For instance, a lot of text on lemons, even though there are no more lemons. Lemons are defined as cars with built-in defects resulting from tolerance mismatches and plain bad parts, back in the day when an acceptable quality level was one defect per 100 parts. Today, not even one in 10,000 is acceptable, and there is optical/robotic inspection for 100% failsafe. The 'lemon' boogeyman is used by dealerships to make people hesitate to shop only online and by phone, and by auto repair shops to get away with scamming you by weakening something when you bring it in so something else goes awry a week later. A person knowledgeable about cars would know this.

Knowing how a dealership pays its electric bill is neither here nor there; getting a competitive low price means paying less than you can buy the same car for elsewhere, period. The focus should not be on what this dealership gets, it should be on matching or beating the lowest price for 100 miles around, and making sure the negotiated price isn't jacked up with add-on costs.

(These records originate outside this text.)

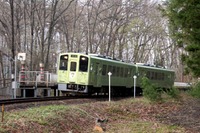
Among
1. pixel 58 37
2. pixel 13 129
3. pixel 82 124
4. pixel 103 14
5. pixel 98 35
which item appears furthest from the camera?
pixel 58 37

There are a lot of lists that take up space, such as a list of possible car options, lists of car auction sites, lists of car names. All of this has to be scrolled past. The initial bluster about saving $500,000 and then saving $5,000 per purchase and then a paragraph later it's only $2,500 and only on new cars. He flips between talking about new and used.

The beginning financial numbers really bother me. It seems that someone who bought 20 cars over 25 years would get good at it-no book could take credit for that learning curve.